Records excerpted from a collection:
Begin
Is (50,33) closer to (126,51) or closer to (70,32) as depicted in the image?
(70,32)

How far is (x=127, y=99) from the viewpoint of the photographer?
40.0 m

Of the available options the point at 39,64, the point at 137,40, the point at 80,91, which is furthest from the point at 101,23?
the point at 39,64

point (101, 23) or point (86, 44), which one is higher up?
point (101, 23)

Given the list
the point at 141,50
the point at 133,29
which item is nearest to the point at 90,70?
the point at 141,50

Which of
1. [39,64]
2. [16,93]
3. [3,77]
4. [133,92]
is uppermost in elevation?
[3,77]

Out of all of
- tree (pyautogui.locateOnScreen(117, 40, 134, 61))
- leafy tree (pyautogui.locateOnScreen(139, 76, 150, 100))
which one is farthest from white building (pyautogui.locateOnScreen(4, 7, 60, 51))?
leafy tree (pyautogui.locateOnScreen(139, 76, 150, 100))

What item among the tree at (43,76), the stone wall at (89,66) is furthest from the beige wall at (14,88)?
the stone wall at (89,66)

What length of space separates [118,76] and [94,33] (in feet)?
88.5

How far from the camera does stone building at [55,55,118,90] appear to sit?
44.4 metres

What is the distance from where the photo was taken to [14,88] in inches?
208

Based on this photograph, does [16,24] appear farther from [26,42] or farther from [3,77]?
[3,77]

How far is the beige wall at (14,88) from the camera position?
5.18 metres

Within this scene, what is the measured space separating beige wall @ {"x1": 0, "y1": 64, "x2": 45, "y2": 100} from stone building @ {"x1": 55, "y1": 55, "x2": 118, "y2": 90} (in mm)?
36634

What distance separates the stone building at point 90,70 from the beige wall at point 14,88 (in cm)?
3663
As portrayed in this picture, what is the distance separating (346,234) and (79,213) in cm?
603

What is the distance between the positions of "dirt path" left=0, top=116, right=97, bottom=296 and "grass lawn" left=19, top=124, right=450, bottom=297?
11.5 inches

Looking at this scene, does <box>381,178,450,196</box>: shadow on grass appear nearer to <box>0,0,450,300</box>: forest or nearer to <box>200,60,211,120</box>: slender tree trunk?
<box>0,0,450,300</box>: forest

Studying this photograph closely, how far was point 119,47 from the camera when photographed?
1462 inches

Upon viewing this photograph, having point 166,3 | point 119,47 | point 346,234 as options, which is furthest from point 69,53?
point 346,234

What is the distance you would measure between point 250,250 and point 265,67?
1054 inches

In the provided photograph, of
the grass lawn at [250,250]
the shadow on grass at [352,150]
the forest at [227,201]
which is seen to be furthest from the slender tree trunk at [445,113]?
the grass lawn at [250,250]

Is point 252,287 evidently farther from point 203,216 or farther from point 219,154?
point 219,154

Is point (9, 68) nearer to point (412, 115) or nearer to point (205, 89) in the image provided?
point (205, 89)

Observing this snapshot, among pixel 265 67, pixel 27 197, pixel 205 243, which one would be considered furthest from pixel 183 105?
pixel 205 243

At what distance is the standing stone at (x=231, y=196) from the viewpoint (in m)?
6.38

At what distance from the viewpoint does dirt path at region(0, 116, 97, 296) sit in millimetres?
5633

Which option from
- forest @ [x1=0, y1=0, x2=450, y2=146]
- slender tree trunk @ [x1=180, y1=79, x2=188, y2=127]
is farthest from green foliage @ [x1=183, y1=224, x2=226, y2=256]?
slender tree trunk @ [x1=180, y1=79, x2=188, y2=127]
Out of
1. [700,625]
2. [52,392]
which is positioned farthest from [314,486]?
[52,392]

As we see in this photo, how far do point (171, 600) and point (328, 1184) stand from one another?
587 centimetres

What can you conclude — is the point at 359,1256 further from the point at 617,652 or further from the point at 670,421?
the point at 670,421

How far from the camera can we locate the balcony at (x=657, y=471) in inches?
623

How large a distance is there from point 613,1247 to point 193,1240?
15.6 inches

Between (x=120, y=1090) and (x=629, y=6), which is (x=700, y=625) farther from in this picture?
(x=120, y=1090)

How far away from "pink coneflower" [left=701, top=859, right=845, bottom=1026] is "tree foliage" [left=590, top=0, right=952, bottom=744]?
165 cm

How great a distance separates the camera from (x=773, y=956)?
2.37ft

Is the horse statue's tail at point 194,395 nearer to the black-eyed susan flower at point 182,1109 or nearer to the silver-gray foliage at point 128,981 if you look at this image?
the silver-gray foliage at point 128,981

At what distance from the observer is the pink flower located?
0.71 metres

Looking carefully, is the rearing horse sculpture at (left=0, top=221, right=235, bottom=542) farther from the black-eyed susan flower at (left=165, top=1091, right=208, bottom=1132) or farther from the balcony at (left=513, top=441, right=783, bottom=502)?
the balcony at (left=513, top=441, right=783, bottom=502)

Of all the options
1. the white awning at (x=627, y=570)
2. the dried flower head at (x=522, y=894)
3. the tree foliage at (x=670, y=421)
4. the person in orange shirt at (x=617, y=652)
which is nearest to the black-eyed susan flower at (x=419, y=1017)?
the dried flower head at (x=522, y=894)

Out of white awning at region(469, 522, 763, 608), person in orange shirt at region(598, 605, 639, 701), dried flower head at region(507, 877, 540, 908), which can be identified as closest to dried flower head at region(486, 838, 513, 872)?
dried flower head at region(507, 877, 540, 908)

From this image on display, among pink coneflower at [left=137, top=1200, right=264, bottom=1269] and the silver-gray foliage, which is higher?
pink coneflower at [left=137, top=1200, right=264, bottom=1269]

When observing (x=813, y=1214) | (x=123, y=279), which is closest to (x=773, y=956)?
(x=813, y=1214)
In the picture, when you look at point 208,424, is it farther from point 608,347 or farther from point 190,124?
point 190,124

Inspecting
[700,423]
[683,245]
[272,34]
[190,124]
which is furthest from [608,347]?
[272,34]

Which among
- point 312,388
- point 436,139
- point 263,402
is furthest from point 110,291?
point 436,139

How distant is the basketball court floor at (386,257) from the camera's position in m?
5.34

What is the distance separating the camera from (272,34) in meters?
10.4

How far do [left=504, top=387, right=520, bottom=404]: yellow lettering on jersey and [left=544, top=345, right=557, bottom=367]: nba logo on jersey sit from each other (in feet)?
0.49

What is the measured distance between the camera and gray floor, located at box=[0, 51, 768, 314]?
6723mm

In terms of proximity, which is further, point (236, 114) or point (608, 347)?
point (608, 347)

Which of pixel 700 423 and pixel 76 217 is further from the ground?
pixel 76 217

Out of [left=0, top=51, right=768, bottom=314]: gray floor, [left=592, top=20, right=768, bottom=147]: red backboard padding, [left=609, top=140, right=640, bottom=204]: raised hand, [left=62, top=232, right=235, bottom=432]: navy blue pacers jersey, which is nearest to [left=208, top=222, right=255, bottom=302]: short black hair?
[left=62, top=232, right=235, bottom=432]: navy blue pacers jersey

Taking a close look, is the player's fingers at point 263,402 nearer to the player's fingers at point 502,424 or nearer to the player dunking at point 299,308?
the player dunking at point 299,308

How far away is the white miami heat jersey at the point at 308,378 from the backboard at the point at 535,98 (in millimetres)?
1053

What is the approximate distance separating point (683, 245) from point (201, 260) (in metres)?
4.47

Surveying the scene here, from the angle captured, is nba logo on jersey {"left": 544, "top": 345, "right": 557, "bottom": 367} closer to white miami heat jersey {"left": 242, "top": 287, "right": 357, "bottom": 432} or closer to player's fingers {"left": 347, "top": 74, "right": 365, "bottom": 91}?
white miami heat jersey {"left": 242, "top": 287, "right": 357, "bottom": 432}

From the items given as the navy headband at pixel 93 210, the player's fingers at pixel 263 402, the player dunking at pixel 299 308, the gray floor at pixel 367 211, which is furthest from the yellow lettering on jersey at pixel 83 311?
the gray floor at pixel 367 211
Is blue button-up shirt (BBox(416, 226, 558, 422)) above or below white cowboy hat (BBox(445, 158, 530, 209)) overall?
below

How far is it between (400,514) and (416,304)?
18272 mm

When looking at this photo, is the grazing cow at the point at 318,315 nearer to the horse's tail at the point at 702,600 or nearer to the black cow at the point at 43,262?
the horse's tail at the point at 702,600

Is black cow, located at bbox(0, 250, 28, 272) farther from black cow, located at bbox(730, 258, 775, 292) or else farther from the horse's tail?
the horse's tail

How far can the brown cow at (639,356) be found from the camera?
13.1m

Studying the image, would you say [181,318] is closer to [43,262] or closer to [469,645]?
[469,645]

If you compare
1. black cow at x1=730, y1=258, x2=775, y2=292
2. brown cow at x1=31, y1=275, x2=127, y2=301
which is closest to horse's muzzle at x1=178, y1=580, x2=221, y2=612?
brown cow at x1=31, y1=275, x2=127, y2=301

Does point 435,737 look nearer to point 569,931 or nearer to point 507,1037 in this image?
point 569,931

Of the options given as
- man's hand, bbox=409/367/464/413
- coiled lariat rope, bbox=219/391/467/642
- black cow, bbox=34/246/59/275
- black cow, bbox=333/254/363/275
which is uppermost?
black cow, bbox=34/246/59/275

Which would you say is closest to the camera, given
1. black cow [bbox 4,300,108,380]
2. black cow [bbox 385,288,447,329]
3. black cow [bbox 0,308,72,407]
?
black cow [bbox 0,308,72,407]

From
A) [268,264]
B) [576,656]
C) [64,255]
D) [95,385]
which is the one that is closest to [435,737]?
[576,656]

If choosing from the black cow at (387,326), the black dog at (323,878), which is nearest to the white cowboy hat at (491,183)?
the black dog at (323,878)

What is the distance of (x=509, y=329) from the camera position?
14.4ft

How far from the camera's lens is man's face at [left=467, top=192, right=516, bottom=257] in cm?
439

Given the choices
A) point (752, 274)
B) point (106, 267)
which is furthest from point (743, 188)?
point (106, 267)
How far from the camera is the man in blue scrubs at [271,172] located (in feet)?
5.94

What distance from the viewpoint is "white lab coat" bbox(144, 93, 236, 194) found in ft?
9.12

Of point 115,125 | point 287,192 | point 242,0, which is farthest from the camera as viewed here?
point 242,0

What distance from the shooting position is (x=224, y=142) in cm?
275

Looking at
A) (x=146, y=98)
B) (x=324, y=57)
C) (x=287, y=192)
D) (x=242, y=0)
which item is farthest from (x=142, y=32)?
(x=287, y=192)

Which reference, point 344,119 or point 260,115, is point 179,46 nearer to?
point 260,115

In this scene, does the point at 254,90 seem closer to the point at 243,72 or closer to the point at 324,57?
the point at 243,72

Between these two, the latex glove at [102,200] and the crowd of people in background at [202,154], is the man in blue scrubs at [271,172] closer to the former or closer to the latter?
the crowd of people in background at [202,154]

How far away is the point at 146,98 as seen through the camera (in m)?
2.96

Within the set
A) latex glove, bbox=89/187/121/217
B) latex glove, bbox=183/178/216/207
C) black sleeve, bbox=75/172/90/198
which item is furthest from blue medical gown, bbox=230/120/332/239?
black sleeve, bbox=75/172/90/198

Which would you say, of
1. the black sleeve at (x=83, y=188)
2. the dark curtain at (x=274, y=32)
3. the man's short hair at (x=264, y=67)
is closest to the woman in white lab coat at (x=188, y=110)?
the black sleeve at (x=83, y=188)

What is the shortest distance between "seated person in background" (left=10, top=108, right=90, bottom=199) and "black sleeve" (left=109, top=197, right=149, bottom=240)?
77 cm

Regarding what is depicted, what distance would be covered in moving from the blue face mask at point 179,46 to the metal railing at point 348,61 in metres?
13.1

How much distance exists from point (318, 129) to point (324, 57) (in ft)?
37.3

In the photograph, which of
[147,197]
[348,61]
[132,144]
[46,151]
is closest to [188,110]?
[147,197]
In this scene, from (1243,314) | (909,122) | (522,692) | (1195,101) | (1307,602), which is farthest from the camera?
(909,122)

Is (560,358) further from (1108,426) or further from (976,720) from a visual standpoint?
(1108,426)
End
* WORK TO COMPLETE *
Quote exactly the line containing "Given the choices" and every later line through the end of the listing, and no other lines.

* TASK SOLUTION *
Given the choices
A) point (752, 274)
B) point (106, 267)
which is furthest from point (743, 188)?
point (106, 267)
How far from the camera is the man in blue scrubs at [271,172] located (in feet)?
5.94

What distance from the viewpoint is "white lab coat" bbox(144, 93, 236, 194) found in ft?
9.12

Of point 115,125 | point 287,192 | point 242,0, which is farthest from the camera as viewed here?
point 242,0

What distance from the shooting position is (x=224, y=142) in cm?
275

Looking at
A) (x=146, y=98)
B) (x=324, y=57)
C) (x=287, y=192)
D) (x=242, y=0)
which item is farthest from (x=142, y=32)?
(x=287, y=192)

Which reference, point 344,119 or point 260,115, is point 179,46 nearer to?
point 260,115

In this scene, does the point at 254,90 seem closer to the point at 243,72 or closer to the point at 324,57?
the point at 243,72

Between these two, the latex glove at [102,200] and the crowd of people in background at [202,154], is the man in blue scrubs at [271,172] closer to the former or closer to the latter?
the crowd of people in background at [202,154]

How far away is the point at 146,98 as seen through the camera (in m)?
2.96

Within the set
A) latex glove, bbox=89/187/121/217
B) latex glove, bbox=183/178/216/207
C) black sleeve, bbox=75/172/90/198
which item is furthest from blue medical gown, bbox=230/120/332/239?
black sleeve, bbox=75/172/90/198

Which would you say, of
1. the black sleeve at (x=83, y=188)
2. the dark curtain at (x=274, y=32)
3. the man's short hair at (x=264, y=67)
is closest to the woman in white lab coat at (x=188, y=110)?
the black sleeve at (x=83, y=188)

What is the shortest distance between "seated person in background" (left=10, top=108, right=90, bottom=199) and "black sleeve" (left=109, top=197, right=149, bottom=240)?
77 cm

Regarding what is depicted, what distance would be covered in moving from the blue face mask at point 179,46 to the metal railing at point 348,61 in metres?
13.1

How much distance exists from point (318, 129) to point (324, 57) (in ft)?
37.3

In the photograph, which of
[147,197]
[348,61]
[132,144]
[46,151]
is closest to [188,110]?
[147,197]
In this scene, from (1243,314) | (909,122) | (522,692) | (1195,101) | (1307,602), which is farthest from the camera?
(909,122)

Is (560,358) further from (1108,426) or further from (976,720) from a visual standpoint?
(1108,426)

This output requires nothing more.